EXERCISE DIRECTIONS:
Please return the records below exactly as they stand, with the pictures removed.

== SOURCE MATERIAL

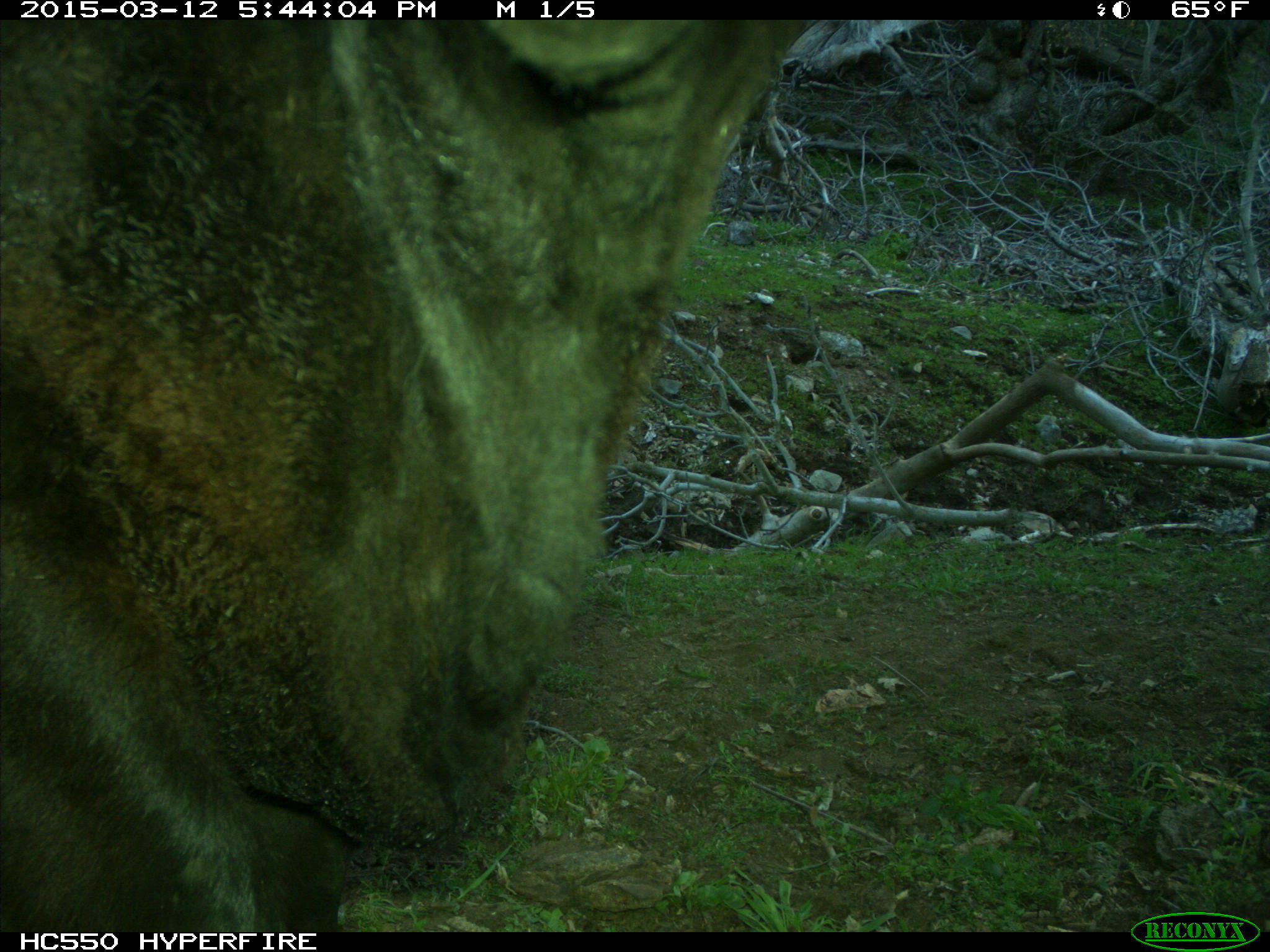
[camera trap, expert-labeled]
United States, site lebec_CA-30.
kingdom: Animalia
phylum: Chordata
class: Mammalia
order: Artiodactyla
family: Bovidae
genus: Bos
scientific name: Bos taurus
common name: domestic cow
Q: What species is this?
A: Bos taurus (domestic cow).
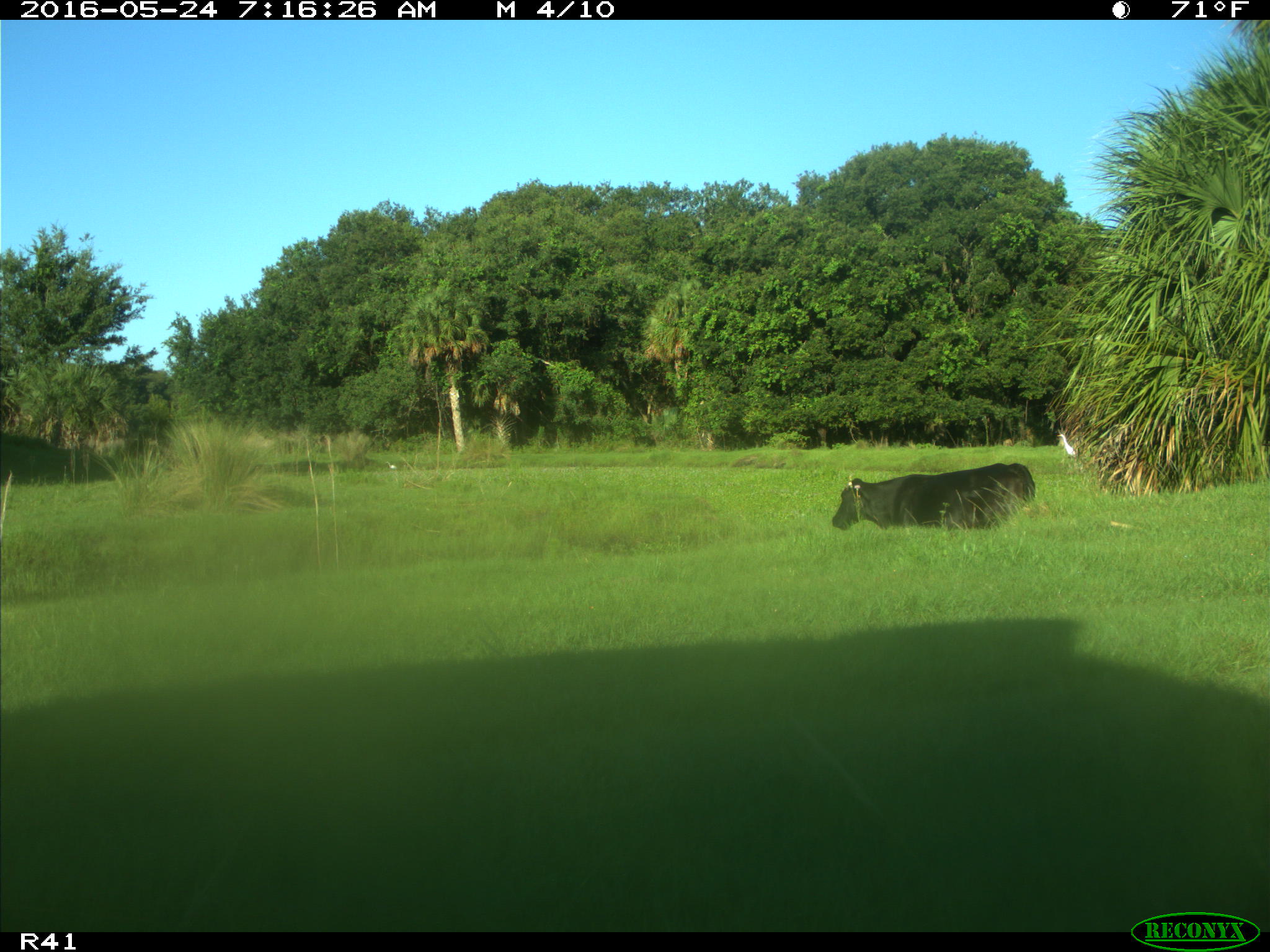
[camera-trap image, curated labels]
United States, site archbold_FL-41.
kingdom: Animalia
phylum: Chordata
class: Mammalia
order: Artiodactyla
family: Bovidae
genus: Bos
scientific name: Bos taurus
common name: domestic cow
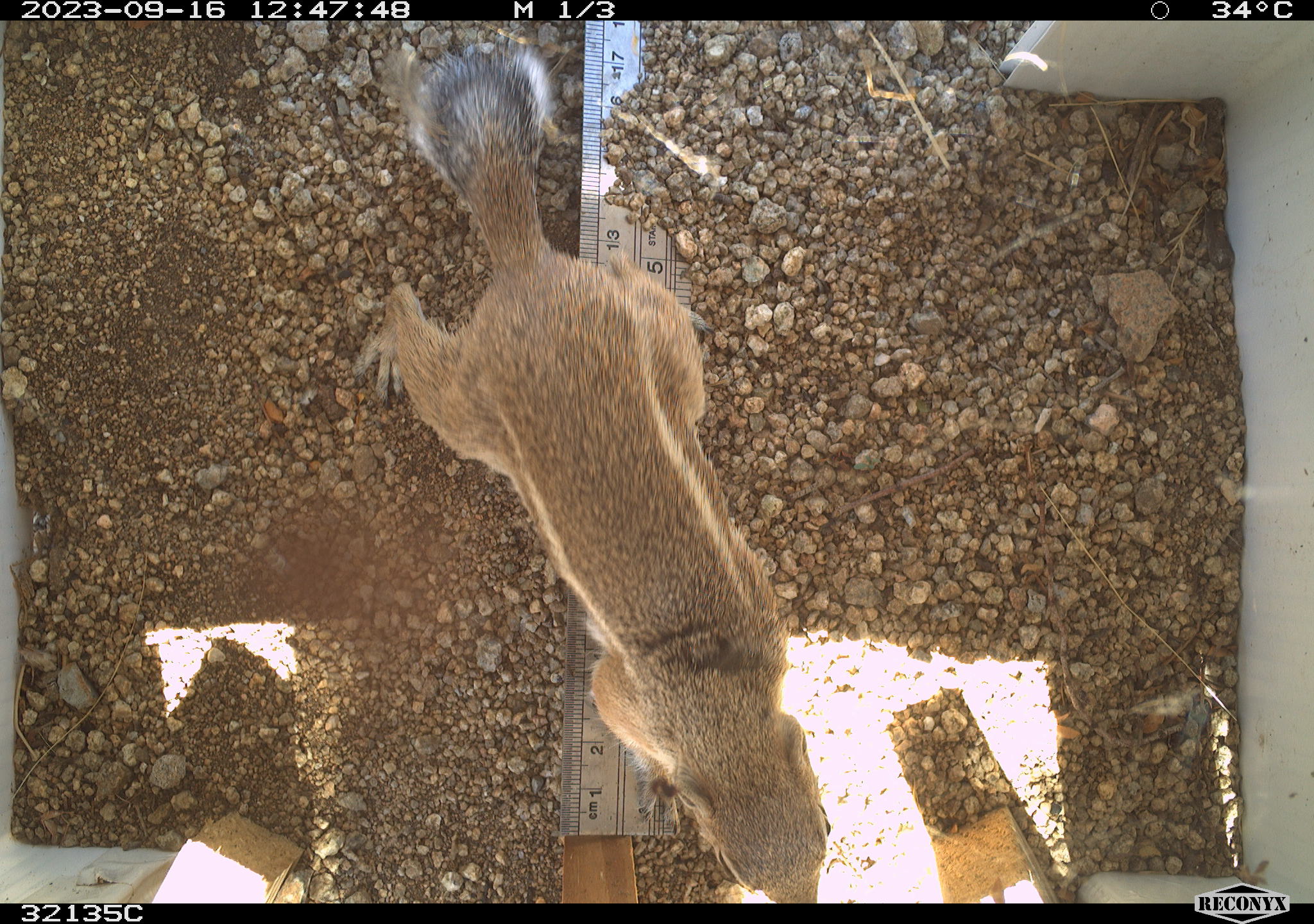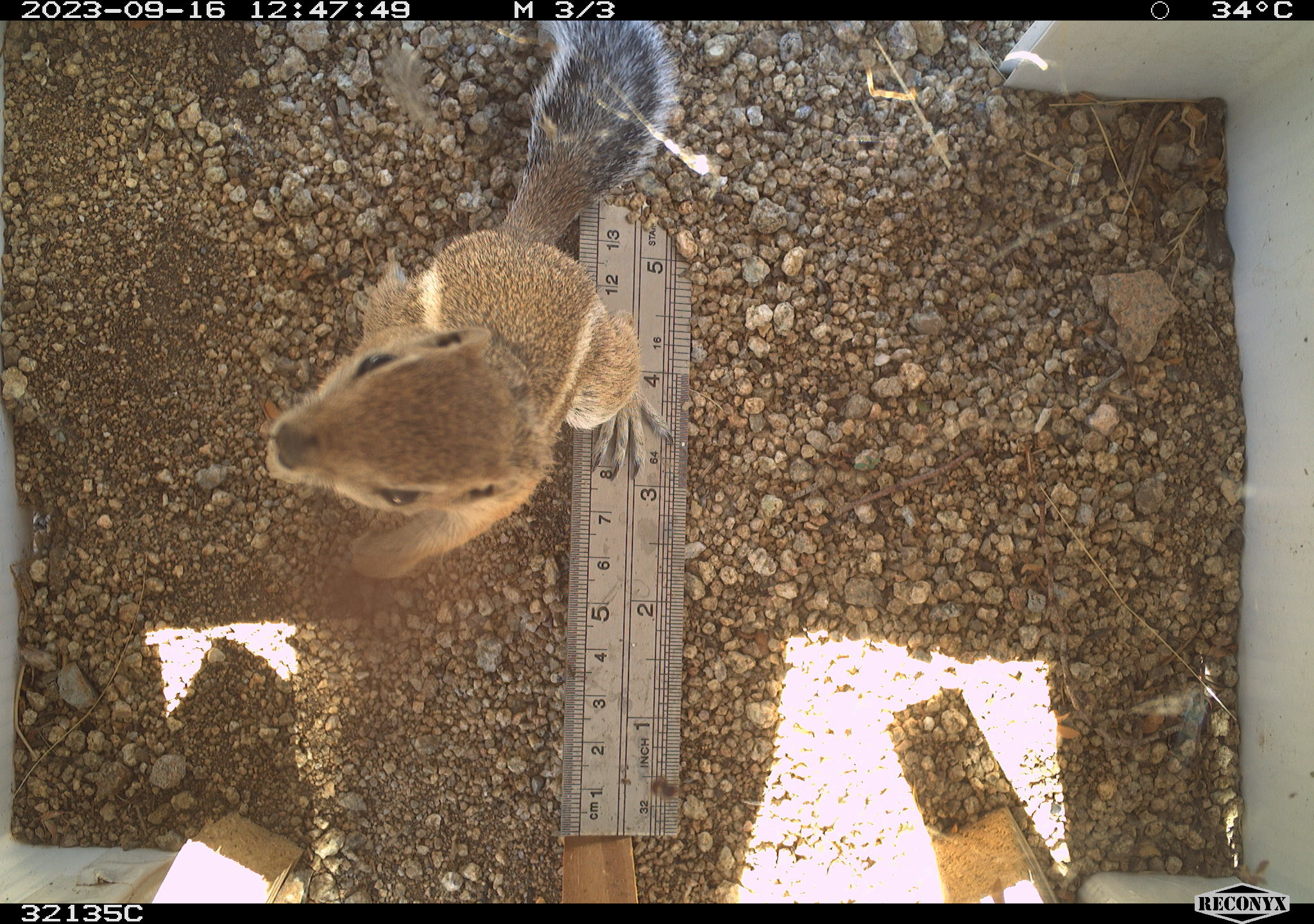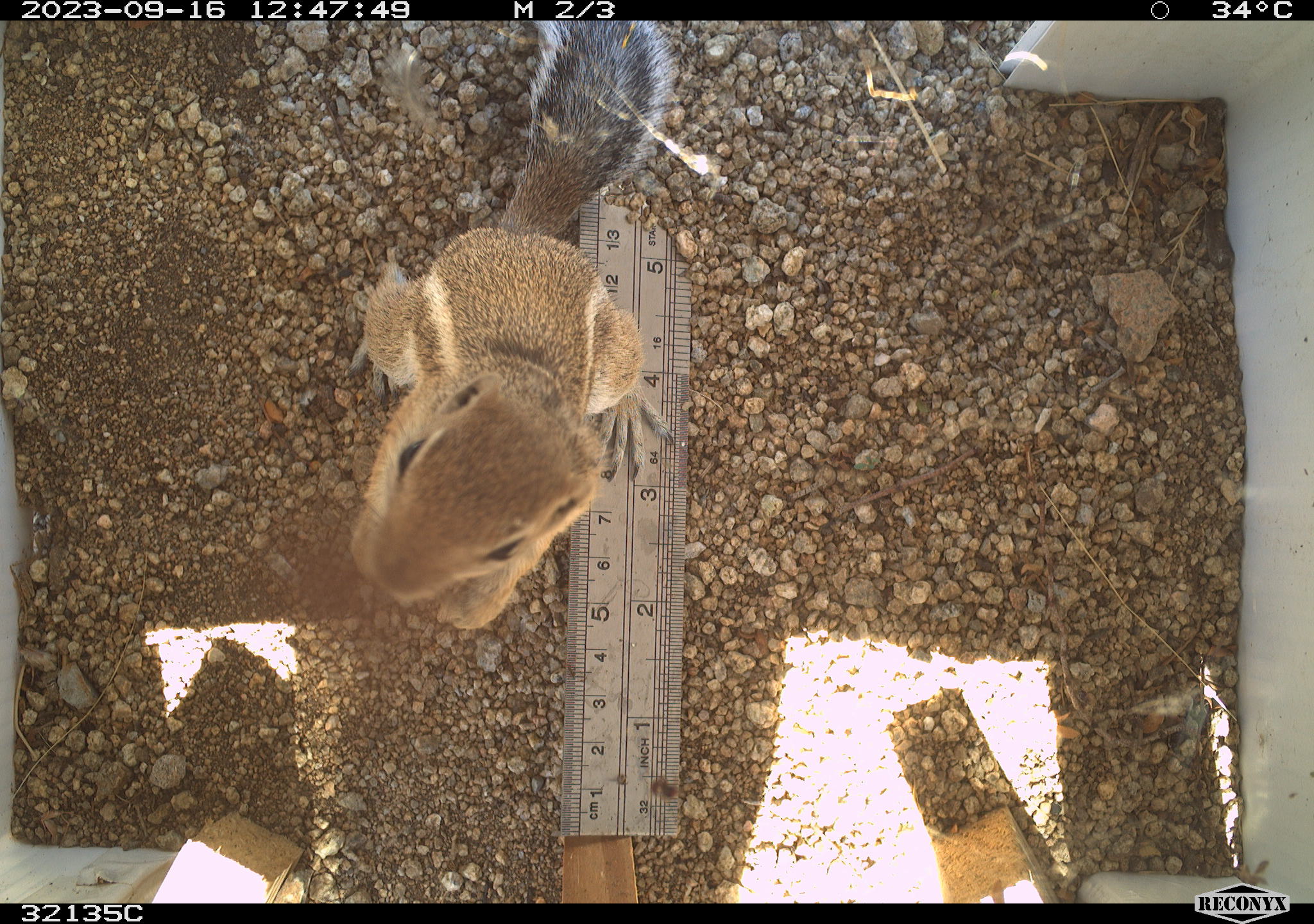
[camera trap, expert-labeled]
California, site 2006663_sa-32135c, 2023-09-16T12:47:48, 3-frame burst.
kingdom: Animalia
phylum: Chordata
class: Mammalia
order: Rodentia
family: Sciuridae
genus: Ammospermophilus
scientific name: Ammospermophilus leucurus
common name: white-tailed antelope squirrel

====

THE ANSWER:
[camera trap, expert-labeled]
United States, site lebec_CA-30.
kingdom: Animalia
phylum: Chordata
class: Mammalia
order: Artiodactyla
family: Bovidae
genus: Bos
scientific name: Bos taurus
common name: domestic cow
Q: What species is this?
A: Bos taurus (domestic cow).
[camera-trap image, curated labels]
United States, site archbold_FL-41.
kingdom: Animalia
phylum: Chordata
class: Mammalia
order: Artiodactyla
family: Bovidae
genus: Bos
scientific name: Bos taurus
common name: domestic cow
[camera trap, expert-labeled]
California, site 2006663_sa-32135c, 2023-09-16T12:47:48, 3-frame burst.
kingdom: Animalia
phylum: Chordata
class: Mammalia
order: Rodentia
family: Sciuridae
genus: Ammospermophilus
scientific name: Ammospermophilus leucurus
common name: white-tailed antelope squirrel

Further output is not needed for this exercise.